* **Information shown**
[Begin]

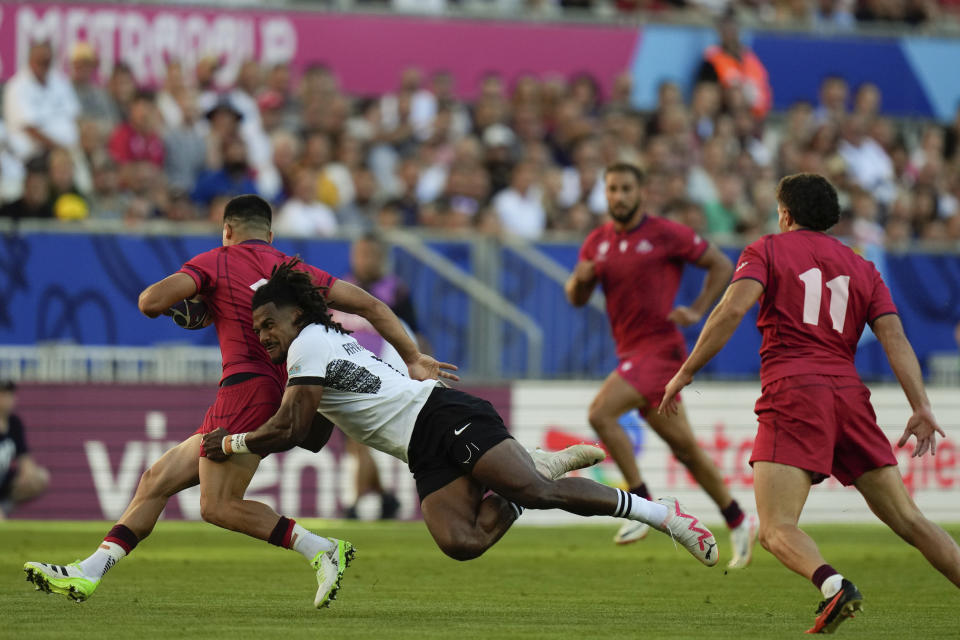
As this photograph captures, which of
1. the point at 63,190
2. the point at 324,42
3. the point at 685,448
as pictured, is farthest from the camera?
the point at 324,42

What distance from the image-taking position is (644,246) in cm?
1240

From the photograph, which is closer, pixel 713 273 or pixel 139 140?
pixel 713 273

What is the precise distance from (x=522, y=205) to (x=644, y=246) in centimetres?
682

[End]
[Begin]

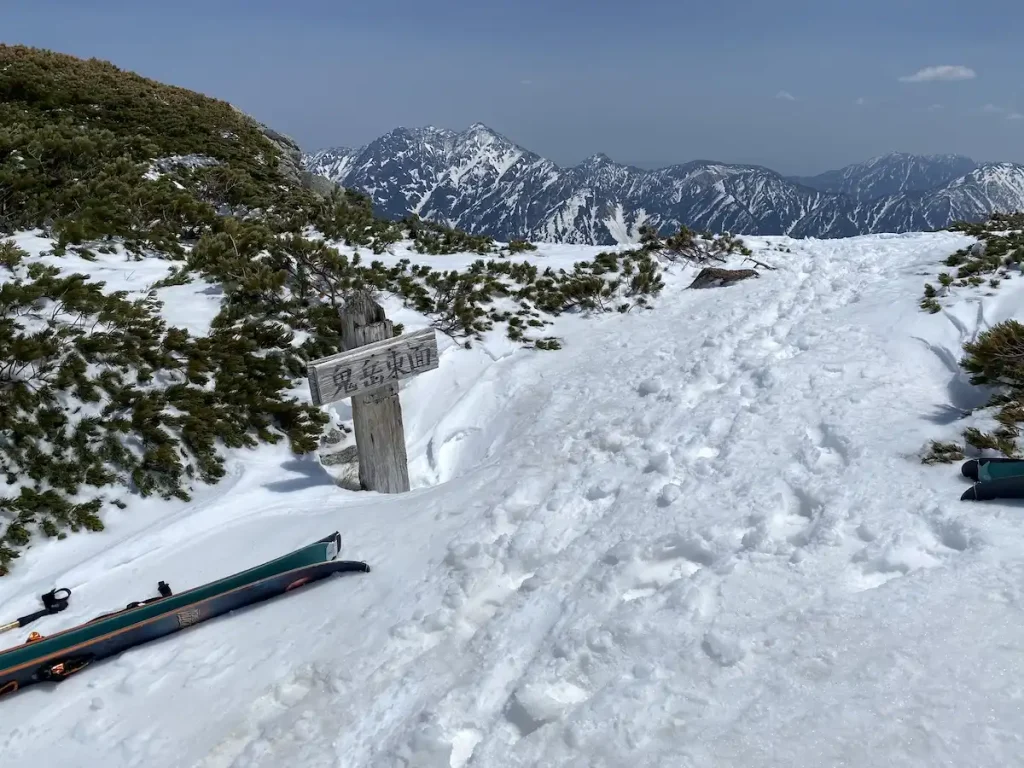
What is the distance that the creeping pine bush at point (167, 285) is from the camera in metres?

[End]
[Begin]

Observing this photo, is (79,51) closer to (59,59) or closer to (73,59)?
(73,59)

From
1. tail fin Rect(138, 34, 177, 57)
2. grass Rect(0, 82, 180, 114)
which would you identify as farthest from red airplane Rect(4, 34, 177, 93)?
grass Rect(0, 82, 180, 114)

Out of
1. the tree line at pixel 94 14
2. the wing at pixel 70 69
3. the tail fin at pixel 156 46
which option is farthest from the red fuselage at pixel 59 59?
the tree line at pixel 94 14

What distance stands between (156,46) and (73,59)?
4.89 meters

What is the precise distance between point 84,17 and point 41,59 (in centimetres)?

[End]

* **Directions**
Please copy out, word for word, the lines above that begin at the one containing "Observing this photo, is" and end with the one containing "What is the precise distance between". Include both of those lines.

* **Written solution**
Observing this photo, is (79,51) closer to (59,59) or closer to (73,59)?
(73,59)

From
1. tail fin Rect(138, 34, 177, 57)
2. grass Rect(0, 82, 180, 114)
which would you identify as farthest from red airplane Rect(4, 34, 177, 93)?
grass Rect(0, 82, 180, 114)

Out of
1. the tree line at pixel 94 14
2. the wing at pixel 70 69
3. the tail fin at pixel 156 46
which option is farthest from the red fuselage at pixel 59 59?
the tree line at pixel 94 14

What distance stands between (156,46) and (73,59)?
4.89 meters

What is the precise distance between point 84,17 and point 41,59 (in centimetres)?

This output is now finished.